Extract to read:
Labour Relationship Terms

Collective Agreement / Contract | Arbitration | Bargaining Unit | Bargaining, Collective / Negotiations | Base Salary | Benefits | Certification | Constitution & By-laws | Check-off | Conciliation | Employer | Executive Committee / Board | Grievance  | Labour Relations Board | Local | Lockout | Mediation | “No Board” Report | Per Capita Tax | Probation | Rand Formula | Steward | Strike | Strike-breaker / Scab | Strike Vote | Terms & Conditions

Labour Relations: the Legal Framework

Labour Relations Board: The body established under the Labour Relations Act to administer the Act, including certification of unions, investigation of unfair labour practices, and performance of mediation functions in collective bargaining disputes.

Bargaining Unit: A group of workers in a craft, department, plant, firm, industry, or occupation, determined by the Labour Relations Board to have common interests that make them appropriate for representation by a union for purposes of collective bargaining. LUFA’s bargaining unit includes some 350 “full-time” and sessional faculty and librarian employees appointed to Laurentian University, except those with management functions.

Excerpted records:
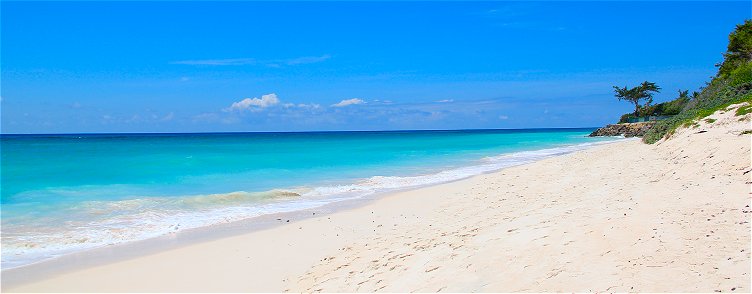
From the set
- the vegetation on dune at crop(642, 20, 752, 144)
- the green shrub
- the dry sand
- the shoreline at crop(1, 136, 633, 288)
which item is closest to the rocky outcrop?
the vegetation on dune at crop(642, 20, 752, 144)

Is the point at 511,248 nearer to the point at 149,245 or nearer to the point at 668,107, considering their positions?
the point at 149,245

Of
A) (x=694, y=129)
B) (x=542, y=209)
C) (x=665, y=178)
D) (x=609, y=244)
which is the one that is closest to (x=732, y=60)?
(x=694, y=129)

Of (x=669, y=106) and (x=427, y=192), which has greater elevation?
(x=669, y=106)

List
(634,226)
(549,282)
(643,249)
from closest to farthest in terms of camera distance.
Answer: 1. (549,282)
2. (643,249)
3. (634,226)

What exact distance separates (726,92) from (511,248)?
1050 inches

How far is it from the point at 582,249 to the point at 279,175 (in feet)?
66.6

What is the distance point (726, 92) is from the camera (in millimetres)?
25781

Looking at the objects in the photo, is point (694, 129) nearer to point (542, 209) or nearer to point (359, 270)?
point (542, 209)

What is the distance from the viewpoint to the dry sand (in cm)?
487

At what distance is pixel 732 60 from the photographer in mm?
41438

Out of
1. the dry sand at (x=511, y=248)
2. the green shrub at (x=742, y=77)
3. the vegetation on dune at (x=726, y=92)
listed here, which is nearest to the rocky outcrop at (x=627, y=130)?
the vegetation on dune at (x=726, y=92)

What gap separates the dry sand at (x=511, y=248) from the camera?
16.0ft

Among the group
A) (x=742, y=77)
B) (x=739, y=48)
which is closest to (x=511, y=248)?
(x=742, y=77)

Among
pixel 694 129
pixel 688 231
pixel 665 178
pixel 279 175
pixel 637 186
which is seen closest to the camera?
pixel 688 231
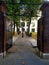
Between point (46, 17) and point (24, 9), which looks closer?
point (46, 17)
* * *
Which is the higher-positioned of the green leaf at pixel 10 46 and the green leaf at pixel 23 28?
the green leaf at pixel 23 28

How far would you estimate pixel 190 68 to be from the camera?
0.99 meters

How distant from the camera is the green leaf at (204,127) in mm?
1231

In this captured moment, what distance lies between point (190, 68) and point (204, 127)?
* * *
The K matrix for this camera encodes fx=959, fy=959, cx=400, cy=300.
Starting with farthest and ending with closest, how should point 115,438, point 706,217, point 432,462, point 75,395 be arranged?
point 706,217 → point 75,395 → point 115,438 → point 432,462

Task instructions:
1. How would you render this sentence from the labour relations glossary in Spanish: "LUFA’s bargaining unit includes some 350 “full-time” and sessional faculty and librarian employees appointed to Laurentian University, except those with management functions."
2. Can you copy the passage of the labour relations glossary from "Labour Relations Board: The" up to and including "collective bargaining disputes."?

Answers for the exercise:
1. La unidad de negociación de LUFA comprende a unos 350 empleados docentes y bibliotecarios, tanto «a tiempo completo» como por sesiones, nombrados en la Universidad Laurentian, excepto aquellos que tienen funciones de gestión.

2.
Labour Relations Board: The body established under the Labour Relations Act to administer the Act, including certification of unions, investigation of unfair labour practices, and performance of mediation functions in collective bargaining disputes.